Each MCPWM module supports the following features:
- Dedicated 16-bit time-base counter with period and frequency control
- Up to 6 PWM outputs(3 channel pairs). Each channel pair can be used in the following configurations:
- Two independent PWM outputs with single-edge operation
- Two independent PWM outputs with dual-edge symmetric operation
- One independent PWM output with dual-edge asymmetric operation
- Asynchronous override control of PWM signals through software.
- Programmable phase-control support for lag or lead operation relative to other MCPWM modules.
- Hardware-locked (synchronized) phase relationship on a cycle-by-cycle basis.
- Dead-band generation with independent rising and falling edge delay control.
- Programmable trip zone allocation of both cycle-by-cycle trip and one-shot trip on fault conditions.
- A trip condition can force either high, low, or high-impedance state logic levels at PWM outputs.
- All events can trigger both CPU interrupts and ADC start of conversion (SOC)
- Programmable event prescaling minimizes CPU overhead on interrupts.
Each MCPWM module consists of 6 submodules and is
connected within a system by way of the signals shown in Figure 15-1.
Figure 15-2 shows more internal details of a single MCPWM module. The main signals used by
the MCPWM module are:
- MCPWM output signals (MCPWMx_yA and MCPWMx_yB): The MCPWM output signals are made available external to the device.
- Trip-zone signals (TZ1 to TZ8): These input signals alert the MCPWM module of fault conditions external to the MCPWM module. Each submodule on a device can be configured to either use or ignore any of the trip-zone signals. Each TZx signal is directly connected to the output of one of the 8 MCPWM X-BAR outputs.
- Time-base synchronization input (MCPWMxSYNCI),
output (MCPWMxSYNCO), and peripheral (MCPWMxSYNCPER) signals: For more
information, see Section 15.4.3.3.
Each MCPWM module also
generates another PWMSYNC signal called MCPWMxSYNCPER. MCPWMxSYNCPER goes to
the CMPSS for synchronization purposes. Functionality is configured using
the TBCTL register. For more information on how MCPWMxSYNCPER is used by the
CMPSS, see the Comparator Subsystem (CMPSS) chapter.

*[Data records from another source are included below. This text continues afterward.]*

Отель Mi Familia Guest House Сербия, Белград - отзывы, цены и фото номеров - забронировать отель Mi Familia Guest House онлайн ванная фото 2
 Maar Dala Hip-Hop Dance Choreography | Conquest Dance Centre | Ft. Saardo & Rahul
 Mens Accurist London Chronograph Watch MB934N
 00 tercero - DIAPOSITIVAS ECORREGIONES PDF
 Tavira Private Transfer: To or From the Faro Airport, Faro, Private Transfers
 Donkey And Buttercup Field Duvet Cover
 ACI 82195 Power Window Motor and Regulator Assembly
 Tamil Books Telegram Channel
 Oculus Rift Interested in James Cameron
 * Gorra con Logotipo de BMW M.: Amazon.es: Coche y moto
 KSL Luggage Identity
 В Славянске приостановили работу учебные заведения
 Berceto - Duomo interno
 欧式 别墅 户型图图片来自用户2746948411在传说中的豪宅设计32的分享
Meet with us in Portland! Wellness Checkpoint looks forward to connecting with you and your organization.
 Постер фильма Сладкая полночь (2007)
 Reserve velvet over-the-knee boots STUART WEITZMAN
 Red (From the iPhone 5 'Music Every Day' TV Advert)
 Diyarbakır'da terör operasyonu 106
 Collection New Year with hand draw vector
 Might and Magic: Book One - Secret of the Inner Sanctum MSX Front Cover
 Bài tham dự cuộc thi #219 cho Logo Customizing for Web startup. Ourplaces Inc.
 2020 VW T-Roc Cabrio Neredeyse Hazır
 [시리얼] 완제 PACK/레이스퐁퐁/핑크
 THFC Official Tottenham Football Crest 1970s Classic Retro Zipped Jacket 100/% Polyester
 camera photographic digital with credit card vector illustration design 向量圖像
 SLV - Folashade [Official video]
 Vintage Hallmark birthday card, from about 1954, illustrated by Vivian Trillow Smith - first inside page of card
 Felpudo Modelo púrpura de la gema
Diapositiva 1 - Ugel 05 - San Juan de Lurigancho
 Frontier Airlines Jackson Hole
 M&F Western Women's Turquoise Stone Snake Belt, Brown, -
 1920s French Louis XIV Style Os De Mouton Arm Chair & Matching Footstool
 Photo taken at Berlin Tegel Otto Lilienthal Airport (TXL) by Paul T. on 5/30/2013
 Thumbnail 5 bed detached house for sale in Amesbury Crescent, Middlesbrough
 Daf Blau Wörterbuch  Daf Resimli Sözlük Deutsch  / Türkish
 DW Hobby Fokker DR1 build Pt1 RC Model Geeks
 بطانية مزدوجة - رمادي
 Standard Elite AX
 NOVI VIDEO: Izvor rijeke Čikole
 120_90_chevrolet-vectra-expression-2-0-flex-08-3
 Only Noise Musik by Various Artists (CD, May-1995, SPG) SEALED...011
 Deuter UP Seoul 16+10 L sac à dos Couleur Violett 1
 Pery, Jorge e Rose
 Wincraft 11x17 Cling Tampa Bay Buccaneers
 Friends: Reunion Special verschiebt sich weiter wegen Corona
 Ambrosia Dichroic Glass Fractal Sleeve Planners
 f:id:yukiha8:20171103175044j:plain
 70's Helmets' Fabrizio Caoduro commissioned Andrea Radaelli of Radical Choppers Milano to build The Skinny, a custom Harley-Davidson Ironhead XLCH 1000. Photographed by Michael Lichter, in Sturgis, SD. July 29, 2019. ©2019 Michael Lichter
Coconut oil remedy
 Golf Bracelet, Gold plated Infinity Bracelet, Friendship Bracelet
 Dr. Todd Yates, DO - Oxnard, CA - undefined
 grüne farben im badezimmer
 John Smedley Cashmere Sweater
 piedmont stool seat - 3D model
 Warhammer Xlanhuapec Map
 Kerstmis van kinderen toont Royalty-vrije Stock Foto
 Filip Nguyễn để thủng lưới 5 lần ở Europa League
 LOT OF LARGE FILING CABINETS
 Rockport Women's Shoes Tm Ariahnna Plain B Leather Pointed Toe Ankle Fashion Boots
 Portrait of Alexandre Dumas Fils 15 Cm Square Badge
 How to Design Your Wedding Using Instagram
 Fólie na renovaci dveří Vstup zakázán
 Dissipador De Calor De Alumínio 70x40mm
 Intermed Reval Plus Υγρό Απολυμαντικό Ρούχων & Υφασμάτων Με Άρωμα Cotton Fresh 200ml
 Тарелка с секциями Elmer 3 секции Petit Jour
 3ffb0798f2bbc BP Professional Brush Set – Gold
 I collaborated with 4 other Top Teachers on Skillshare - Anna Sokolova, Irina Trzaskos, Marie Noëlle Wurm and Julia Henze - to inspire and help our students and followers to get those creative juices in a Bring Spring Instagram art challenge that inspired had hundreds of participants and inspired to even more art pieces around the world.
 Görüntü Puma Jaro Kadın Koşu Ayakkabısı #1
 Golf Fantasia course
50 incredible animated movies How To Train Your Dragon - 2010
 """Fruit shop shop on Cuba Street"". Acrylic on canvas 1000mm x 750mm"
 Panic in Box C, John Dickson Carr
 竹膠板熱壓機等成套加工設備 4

- ADC start-of-conversion signals: Each MCPWM module has four ADC start of conversion signals(SOCA, SOCB, SOCC, SOCD). Any MCPWM module can trigger a start of conversion. Whichever event triggers the start of conversion is configured in the event-trigger submodule of the MCPWM.
- Comparator output signals (COMPxOUT): Output signals from the comparator module can be fed through the MCPWM X-BAR to one or all of the 8 trip inputs to induce one-shot or cycle-by-cycle trip events. Refer to the Crossbar (X-BAR) chapter and the Trip-Zone submodule section of this chapter for more information.
- Peripheral bus: The peripheral bus is 32-bits wide and allows both 16-bit and 32-bit writes to the MCPWM register file.